* [Exercise 1]
Pull out every line of the entries below that contains the string "instances".

Degrees of Freedom Concept 💡

Degrees of freedom represent the number of independent values or pieces of information in your data that remain free to vary after you’ve estimated certain parameters.

For example, in a single-sample case, we start with \(n\) data points. Once we estimate the mean from these points, only \(n-1\) data values remain free to vary; the last data value is constrained by the requirement that the average matches our estimate.

In One-Way ANOVA, this concept extends naturally:

For the between-group variability, we have \(k\) group means. Once we estimate the overall (grand) mean from these, we impose a single constraint, leaving \(k-1\) independent group means that can freely vary. Hence, the degrees of freedom between groups is \(df_{\text{between}} = k - 1\).
For the within-group variability, we have \(n\) total observations. Since we must estimate each of the \(k\) group means separately, we place \(k\) constraints on our data. Thus, the degrees of freedom within groups equals \(df_{\text{within}} = n - k\).
The total variability has \(n - 1\) degrees of freedom because, from the \(n\) total observations, we estimate only one parameter: the overall mean.

Question 1g: Using the summary statistics from the table provided earlier, compute the values for the different degrees of freedom.

Calculations:

Number of groups: \(k\) = ____________

Total sample size: \(n\) = ____________

\(df_{\text{A}}\) = ____________

\(df_{\text{E}}\) = ____________

\(df_{\text{total}}\) = ____________

Part 8: Mean Squares

However, these sums of squares alone do not allow for a fair comparison between these two sources of variability (\(\text{SSA}\) and \(\text{SSE}\)) because they depend directly on how many groups and observations we have. For example, with more groups, we would naturally expect \(\text{SSA}\) to increase even if groups have similar means.

To properly compare these two sources of variability, we must place them on a comparable scale by dividing each sum of squares by its degrees of freedom. Dividing by degrees of freedom converts the sums of squares into “mean squares,” which represent average measures of variability per unit of independent information.

Question 1h: Compute the mean squares for both the between-group and within-group variabilities.

Calculations:

\(\text{MSA} = \frac{\text{SSA}}{df_{\text{A}}}\) = ____________

\(\text{MSE} = \frac{\text{SSE}}{df_{\text{E}}}\) = ____________

Note

By calculating mean squares, we standardize the variability estimates so that they can be meaningfully compared to each other regardless of the number of groups or observations.

Part 9: The F-Test Statistic

The ANOVA \(F\) test statistic is computed as the ratio of these two mean squares.

Question 1i: Compute the \(F\)-test statistic using your calculations from part k).

Calculation:

\[F = \frac{\text{MSA}}{\text{MSE}} =\]

\(F\) = ____________

Interpreting the F test statistic:

If the null hypothesis \(H_0: \mu_1 = \mu_2 = \cdots = \mu_k\) is true and the equal variance assumption is valid, both the numerator \(\text{MSA}\) and denominator \(\text{MSE}\) are unbiased estimators of the common variance \(\sigma^2\). Under these conditions, we would expect their ratio \(F\) to be approximately equal to 1.
If the alternative hypothesis \(H_A:\) at least one \(\mu_i\) differs is true, the among groups variability (numerator) is expected to be larger relative to the within groups variability (denominator), resulting in a value of \(F\) greater than 1.

* [Exercise 2]
Write out the passage of the degrees-of-freedom page above, starting at "In One-Way ANOVA, this" and ending at "different degrees of freedom.".

* [Provided records]
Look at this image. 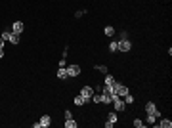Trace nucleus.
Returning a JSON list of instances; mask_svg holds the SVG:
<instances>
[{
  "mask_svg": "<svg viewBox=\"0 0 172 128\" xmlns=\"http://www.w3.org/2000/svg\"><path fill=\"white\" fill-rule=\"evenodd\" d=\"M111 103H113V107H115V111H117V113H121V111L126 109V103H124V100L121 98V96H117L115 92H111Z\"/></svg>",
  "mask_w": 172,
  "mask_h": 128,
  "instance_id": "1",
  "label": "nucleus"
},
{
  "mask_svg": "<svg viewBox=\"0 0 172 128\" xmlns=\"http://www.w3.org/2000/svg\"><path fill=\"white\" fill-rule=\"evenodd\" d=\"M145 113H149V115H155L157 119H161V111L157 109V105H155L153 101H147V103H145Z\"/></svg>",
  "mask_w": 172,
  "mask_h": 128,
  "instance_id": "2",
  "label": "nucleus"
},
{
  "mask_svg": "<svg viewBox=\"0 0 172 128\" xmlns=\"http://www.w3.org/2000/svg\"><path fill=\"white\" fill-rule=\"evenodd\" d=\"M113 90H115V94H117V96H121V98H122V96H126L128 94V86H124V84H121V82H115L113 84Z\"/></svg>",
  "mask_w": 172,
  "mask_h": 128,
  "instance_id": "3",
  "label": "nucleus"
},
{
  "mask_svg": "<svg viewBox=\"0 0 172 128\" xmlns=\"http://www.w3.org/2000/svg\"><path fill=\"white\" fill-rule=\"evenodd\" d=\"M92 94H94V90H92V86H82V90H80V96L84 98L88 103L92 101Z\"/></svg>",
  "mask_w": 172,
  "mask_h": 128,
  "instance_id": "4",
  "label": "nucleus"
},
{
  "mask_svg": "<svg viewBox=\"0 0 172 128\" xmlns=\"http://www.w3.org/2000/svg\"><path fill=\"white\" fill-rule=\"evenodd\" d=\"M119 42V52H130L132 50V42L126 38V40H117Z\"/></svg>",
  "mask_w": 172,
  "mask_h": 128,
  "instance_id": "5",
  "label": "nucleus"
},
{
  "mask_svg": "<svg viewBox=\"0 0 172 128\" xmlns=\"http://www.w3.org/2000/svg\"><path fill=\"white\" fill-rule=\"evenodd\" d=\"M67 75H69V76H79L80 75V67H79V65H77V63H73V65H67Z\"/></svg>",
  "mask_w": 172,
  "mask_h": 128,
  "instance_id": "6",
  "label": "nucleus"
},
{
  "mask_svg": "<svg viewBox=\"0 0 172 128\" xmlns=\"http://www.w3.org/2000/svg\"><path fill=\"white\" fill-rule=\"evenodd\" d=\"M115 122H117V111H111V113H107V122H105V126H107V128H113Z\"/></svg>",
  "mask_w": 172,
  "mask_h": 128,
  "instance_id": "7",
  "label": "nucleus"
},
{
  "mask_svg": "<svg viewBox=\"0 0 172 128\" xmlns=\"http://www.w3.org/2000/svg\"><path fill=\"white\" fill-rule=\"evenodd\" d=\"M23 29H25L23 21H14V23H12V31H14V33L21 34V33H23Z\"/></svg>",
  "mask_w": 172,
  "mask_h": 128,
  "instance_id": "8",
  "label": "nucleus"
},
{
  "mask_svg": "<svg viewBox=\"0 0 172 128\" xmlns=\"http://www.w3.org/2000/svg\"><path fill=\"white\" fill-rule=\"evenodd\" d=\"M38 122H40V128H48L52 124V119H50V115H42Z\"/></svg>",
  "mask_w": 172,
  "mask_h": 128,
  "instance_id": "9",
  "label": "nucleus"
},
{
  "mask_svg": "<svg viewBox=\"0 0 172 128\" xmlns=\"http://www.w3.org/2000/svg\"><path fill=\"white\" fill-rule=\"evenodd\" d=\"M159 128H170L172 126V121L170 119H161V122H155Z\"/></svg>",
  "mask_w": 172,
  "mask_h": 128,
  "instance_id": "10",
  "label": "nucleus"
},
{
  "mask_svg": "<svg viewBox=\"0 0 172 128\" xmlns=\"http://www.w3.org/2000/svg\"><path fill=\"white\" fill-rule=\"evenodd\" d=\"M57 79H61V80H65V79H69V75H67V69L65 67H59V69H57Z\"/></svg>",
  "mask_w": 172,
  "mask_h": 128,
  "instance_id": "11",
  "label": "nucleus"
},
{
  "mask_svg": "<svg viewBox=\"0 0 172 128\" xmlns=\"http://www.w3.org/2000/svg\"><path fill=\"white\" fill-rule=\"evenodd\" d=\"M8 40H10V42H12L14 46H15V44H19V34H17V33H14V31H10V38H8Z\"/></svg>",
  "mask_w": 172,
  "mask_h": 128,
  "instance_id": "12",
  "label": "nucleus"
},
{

* [Correct response 1]
Returning a JSON list of instances; mask_svg holds the SVG:
<instances>

* [Correct response 2]
In One-Way ANOVA, this concept extends naturally:

For the between-group variability, we have \(k\) group means. Once we estimate the overall (grand) mean from these, we impose a single constraint, leaving \(k-1\) independent group means that can freely vary. Hence, the degrees of freedom between groups is \(df_{\text{between}} = k - 1\).
For the within-group variability, we have \(n\) total observations. Since we must estimate each of the \(k\) group means separately, we place \(k\) constraints on our data. Thus, the degrees of freedom within groups equals \(df_{\text{within}} = n - k\).
The total variability has \(n - 1\) degrees of freedom because, from the \(n\) total observations, we estimate only one parameter: the overall mean.

Question 1g: Using the summary statistics from the table provided earlier, compute the values for the different degrees of freedom.